■ Exercise details: Reproduce the lines without changes, beginning at the line that contains "What is the numerical" and ending after the line that contains "89 millimetres".

======== Given information ========

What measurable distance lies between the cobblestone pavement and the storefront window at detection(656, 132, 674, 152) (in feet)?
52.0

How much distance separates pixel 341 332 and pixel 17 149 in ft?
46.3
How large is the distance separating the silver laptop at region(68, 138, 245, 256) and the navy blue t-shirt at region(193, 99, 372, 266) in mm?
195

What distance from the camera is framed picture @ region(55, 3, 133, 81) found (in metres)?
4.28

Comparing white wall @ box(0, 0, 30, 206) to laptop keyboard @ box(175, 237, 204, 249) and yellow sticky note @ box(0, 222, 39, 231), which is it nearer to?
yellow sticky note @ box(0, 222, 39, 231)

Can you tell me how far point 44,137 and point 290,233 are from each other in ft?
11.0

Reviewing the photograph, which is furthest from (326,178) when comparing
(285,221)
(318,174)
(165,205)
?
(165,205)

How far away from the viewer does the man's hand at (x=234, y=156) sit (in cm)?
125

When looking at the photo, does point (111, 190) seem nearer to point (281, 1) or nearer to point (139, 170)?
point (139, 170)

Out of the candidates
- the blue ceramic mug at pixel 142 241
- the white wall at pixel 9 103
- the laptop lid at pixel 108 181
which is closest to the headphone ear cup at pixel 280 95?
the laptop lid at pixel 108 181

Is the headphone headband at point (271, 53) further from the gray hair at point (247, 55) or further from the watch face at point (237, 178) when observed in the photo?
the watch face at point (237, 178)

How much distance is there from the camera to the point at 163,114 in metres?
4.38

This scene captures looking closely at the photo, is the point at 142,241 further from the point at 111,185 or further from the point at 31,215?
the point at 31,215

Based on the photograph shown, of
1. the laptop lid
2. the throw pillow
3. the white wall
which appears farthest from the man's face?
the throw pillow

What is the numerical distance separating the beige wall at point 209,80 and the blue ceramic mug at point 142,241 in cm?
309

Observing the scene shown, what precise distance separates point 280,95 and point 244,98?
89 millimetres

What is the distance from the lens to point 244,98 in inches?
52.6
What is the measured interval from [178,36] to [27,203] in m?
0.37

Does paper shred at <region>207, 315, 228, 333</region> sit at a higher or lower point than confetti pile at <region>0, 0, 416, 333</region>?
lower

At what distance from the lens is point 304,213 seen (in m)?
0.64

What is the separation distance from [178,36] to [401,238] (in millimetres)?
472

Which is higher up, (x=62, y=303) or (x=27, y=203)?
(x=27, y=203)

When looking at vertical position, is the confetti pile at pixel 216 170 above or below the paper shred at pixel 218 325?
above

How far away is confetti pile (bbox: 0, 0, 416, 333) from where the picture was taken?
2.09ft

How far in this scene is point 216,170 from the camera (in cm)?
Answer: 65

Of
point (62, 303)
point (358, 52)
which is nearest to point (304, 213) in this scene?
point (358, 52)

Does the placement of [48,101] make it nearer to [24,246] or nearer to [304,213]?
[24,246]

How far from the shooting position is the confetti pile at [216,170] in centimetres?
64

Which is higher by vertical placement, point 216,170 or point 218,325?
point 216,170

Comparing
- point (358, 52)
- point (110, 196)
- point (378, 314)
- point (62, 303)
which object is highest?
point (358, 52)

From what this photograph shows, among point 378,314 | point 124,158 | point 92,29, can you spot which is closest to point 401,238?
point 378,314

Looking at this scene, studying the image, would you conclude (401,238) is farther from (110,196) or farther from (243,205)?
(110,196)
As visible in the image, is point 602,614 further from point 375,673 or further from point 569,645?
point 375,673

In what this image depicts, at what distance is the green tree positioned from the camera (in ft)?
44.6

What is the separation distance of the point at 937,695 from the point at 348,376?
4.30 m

========

■ Task response:
What is the numerical distance separating the beige wall at point 209,80 and the blue ceramic mug at point 142,241 in cm?
309

Observing the scene shown, what precise distance separates point 280,95 and point 244,98?
89 millimetres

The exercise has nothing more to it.